本発明は、太陽光パネル設置用架台、及び、太陽光パネル設置用架台を据え付ける方法に係り、特に、平坦な床面周りに配置された立壁部を有する屋根に太陽光パネルを設置するために用いられる太陽光パネル設置用架台、及び、当該太陽光パネル設置用架台を据え付ける方法に関する。
陸屋根等の平坦な床面を有する屋根に太陽光パネルを設置するために用いられる架台は、床面に対して固定させておく必要がある。その具体的手段としては、屋根の床面にアンカーボルト等を打ち込み、このアンカーボルトによって架台を固定する方法が考えられる。ただし、この方法では、アンカーボルトの打ち込みによって床面に施された防水層が損傷するので、架台据え付け後に改めて床面の防水処理を行うこととなる。以上のように屋根の床面にアンカーボルトを打ち込む場合には作業の手間が掛かり、その分、施工費用が嵩んでしまう。
これに対して、近年、陸屋根の床面を囲うパラペット(立壁部)を利用して太陽光パネル設置用架台を固定させる技術が開発されている(例えば、特許文献1乃至4参照)。特許文献1では、パラペットに対してアンカーボルトを打ち込み、このアンカーボルトとナットによって太陽光パネル設置用架台を固定している。特許文献2では、架台からパラペットの外側まで延出するアームを設け、当該アームがアジャスタを介してパラペットに固定されている。特許文献3では、パラペットにベース部材を固定し、このベース部材に架台を締結させている。特許文献4では、架台を陸屋根の床面に載置するとともに、太陽光パネルが周囲に脱落するのを防止するために用いられるワイヤやスプリング又はパイプがパラペットに接合されている。

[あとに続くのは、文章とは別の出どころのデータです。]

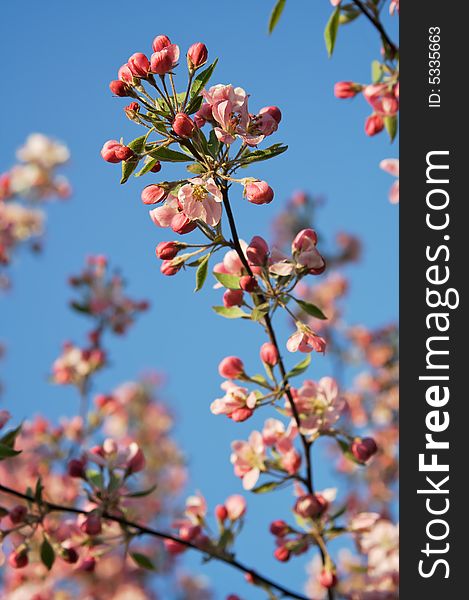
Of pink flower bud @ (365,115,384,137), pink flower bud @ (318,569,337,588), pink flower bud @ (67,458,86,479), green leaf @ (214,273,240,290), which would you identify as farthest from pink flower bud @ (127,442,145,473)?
pink flower bud @ (365,115,384,137)

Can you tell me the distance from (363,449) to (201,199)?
0.97 metres

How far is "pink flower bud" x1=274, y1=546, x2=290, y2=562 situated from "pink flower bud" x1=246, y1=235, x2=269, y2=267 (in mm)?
922

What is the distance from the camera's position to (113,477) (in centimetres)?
233

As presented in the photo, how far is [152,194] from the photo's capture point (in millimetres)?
1662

特許第5008891号公報 特許第5069440号公報 実用新案登録第3160565号公報 実用新案登録第3166958号公報
以上までに説明した特許文献1乃至4に記載の技術によれば、パラペットを利用するので、床面に形成された防水層を傷めずに太陽光パネル設置用架台を据え付けることが可能となる。しかしながら、特許文献1乃至4の各々に記載の技術では、架台固定用のアンカーボルトやベース部材等をパラペットに固定することになっており、そのために、墨出し等、パラペットにおけるアンカーボルト等の固定位置を決めておく作業を行うことになり、その分、当該作業の手間を要することとなる。一方で、太陽光パネル設置用架台の据え付けについては、より容易であることが望ましく、上述した墨出し等の手間を要さない据え付け方法が求められている。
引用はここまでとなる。